Go through the material below and copy each line where the word "genus" appears.

···

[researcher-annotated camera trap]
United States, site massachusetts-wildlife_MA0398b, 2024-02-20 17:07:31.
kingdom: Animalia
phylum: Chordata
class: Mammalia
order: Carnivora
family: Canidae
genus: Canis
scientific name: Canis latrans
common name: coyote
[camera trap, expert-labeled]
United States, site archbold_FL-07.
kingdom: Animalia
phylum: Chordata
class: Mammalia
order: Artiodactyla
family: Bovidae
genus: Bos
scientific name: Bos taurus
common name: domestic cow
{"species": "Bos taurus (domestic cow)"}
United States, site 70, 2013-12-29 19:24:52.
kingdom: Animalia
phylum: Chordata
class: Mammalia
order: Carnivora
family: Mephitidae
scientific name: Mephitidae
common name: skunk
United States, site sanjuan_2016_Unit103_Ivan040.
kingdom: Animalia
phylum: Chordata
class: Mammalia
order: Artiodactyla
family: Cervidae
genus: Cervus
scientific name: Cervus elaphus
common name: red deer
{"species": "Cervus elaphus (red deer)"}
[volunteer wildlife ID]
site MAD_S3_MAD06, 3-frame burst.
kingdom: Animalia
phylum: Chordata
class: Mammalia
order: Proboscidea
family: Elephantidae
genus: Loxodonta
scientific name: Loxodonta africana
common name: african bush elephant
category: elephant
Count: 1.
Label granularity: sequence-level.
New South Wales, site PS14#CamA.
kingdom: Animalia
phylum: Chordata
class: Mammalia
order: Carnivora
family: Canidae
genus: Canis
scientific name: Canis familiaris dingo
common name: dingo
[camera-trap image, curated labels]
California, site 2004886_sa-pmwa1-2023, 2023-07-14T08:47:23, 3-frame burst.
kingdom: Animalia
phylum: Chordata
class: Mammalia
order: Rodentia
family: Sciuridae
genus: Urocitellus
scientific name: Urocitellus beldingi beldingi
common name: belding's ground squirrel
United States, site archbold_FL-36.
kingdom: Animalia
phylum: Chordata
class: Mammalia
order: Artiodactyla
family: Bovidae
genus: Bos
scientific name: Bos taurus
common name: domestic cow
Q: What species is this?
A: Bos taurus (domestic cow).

···

Task response:
genus: Canis
genus: Bos
genus: Cervus
genus: Loxodonta
genus: Canis
genus: Urocitellus
genus: Bos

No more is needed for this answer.